2023 A. Sherman Christensen Award

ALEXANDRIA, VIRGINIA–William C. Koch Jr. has been selected to receive the prestigious 2023 American Inns of Court A. Sherman Christensen Award, which recognizes an Inn member who has provided distinguished, exceptional, and significant leadership to the American Inns of Court movement at the local, state, or national level. Koch, president and dean of the Nashville School of Law, will receive the award in October at the 2023 American Inns of Court Celebration of Excellence at the Supreme Court of the United States.

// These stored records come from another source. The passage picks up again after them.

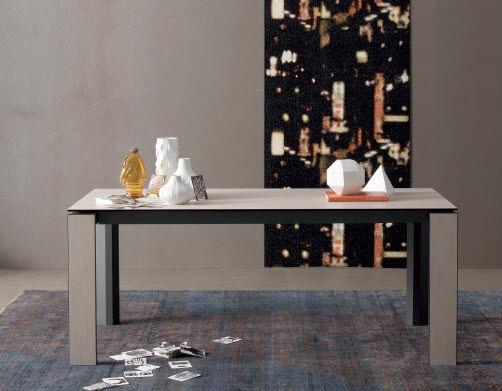Tavolo moderno in metallo laccato rettangolare allungabile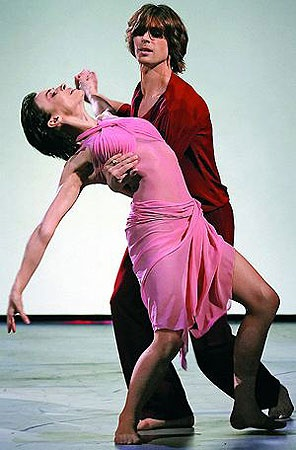 «Пригласите даму танцевать!» Партнером Надежды по телепроекту «Лед и пламень» стал фигурист Петр Чернышeв. Фото Persona Stars.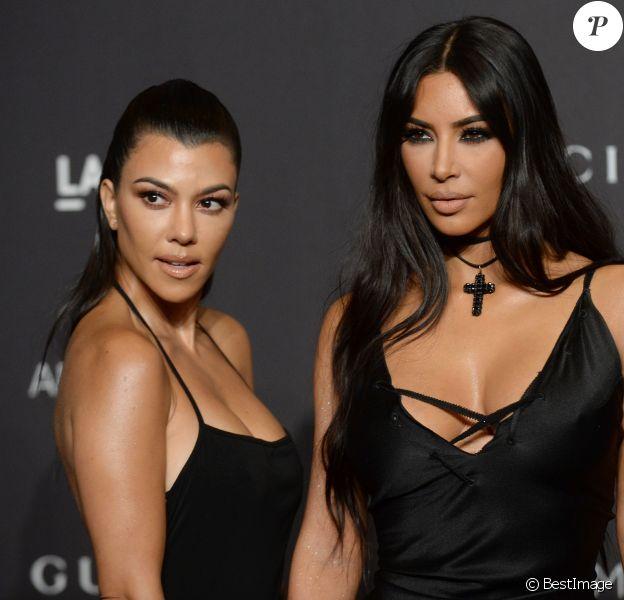 Kourtney Kardashian et sa soeur Kim Kardashian à la soirée LACMA Art + Film en l'honneur de Catherine Opie et Guillermo Del Toro présentée par Gucci à Los Angeles, le 3 novembre 2018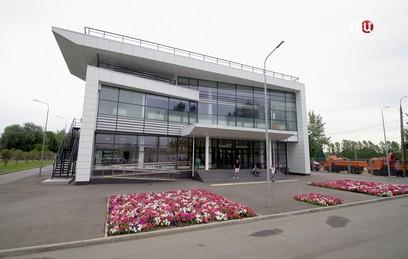 Собянин осмотрел новый спортивно-оздоровительный комплекс в Крылатском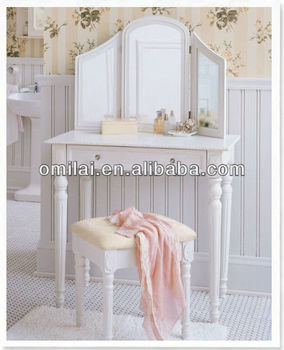 Cosmetic desk with mirror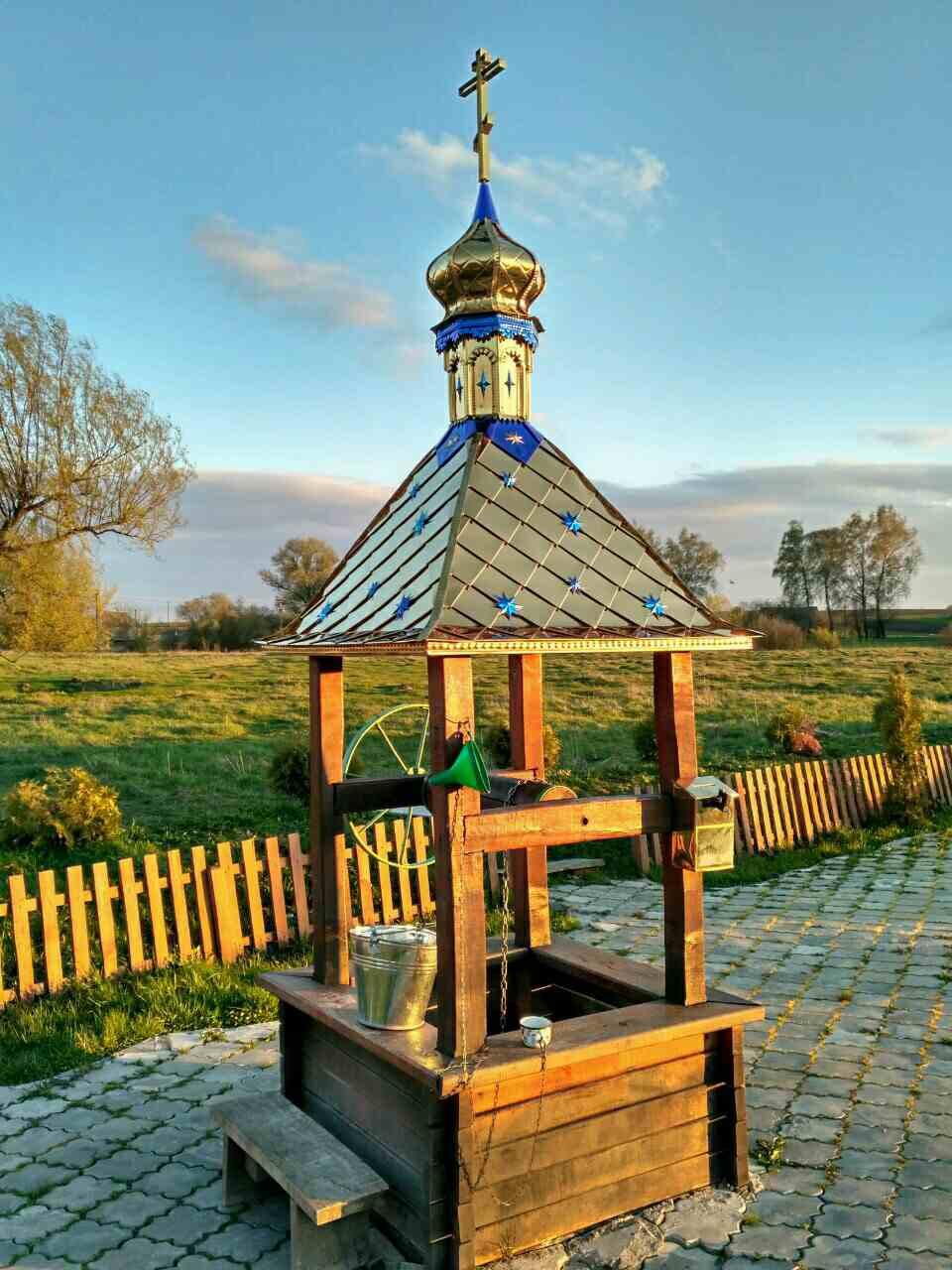 Крыша с куполом и крестом для колодца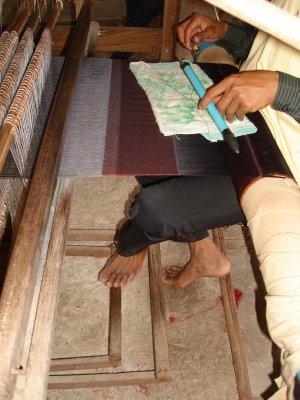 weaving_cloth.jpg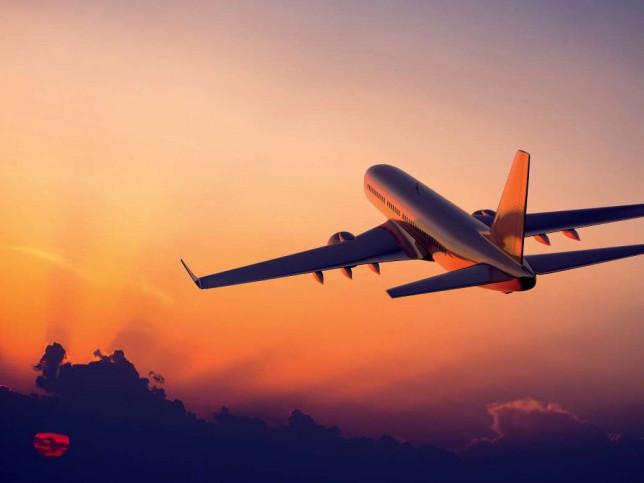 Польща скасувала двотижневий карантин для пасажирів авіарейсів з України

“Bill Koch deserves credit for Inn expansion throughout this state,” writes Matthew Sweeney, Esquire, of Baker, Donelson, Bearman, Caldwell & Berkowitz PC, who joined Senior Justice Donald Lemons of the Supreme Court of Virginia in nominating Koch for the award. “In 1990, there was one Inn in Tennessee, the Hamilton Burnett American Inn of Court, that was founded several years earlier; now there are nine.”

A member of the American Inns of Court since 1990 and president of the organization from 2018 to 2020, Koch first joined the board in 2000. At the local level, he is a founder of the Harry Phillips American Inn of Court and has served as the Inn’s president for over three decades. He was an organizing member of the Belmont University College of Law Inn and the Nashville Entertainment and Intellectual Property Law Inn.

Koch has been president and dean of the Nashville School of Law since 2014. Koch has also been a professor of constitutional law at the law school since 1997. Earlier in his career, Koch served as a justice on the Supreme Court of Tennessee from 2007 to 2014. He was a judge on the Tennessee Court of Appeals between 1984 to 2003, serving as the presiding judge of the Middle Section of the Tennessee Court of Appeals between 2003 and 2007. Previously he was counsel and legal advisor to Governor Lamar Alexander and deputy attorney general of Tennessee.

Koch has chaired the Tennessee Trial Court Vacancy Commission since 2018. He is also a member of the Tennessee Board of Judicial Conduct.

Koch earned an undergraduate degree in English from Trinity College in 1969. He earned his law degree from Vanderbilt University Law School in 1972 and earned a master of laws degree in judicial process from the University of Virginia School of Law in 1996.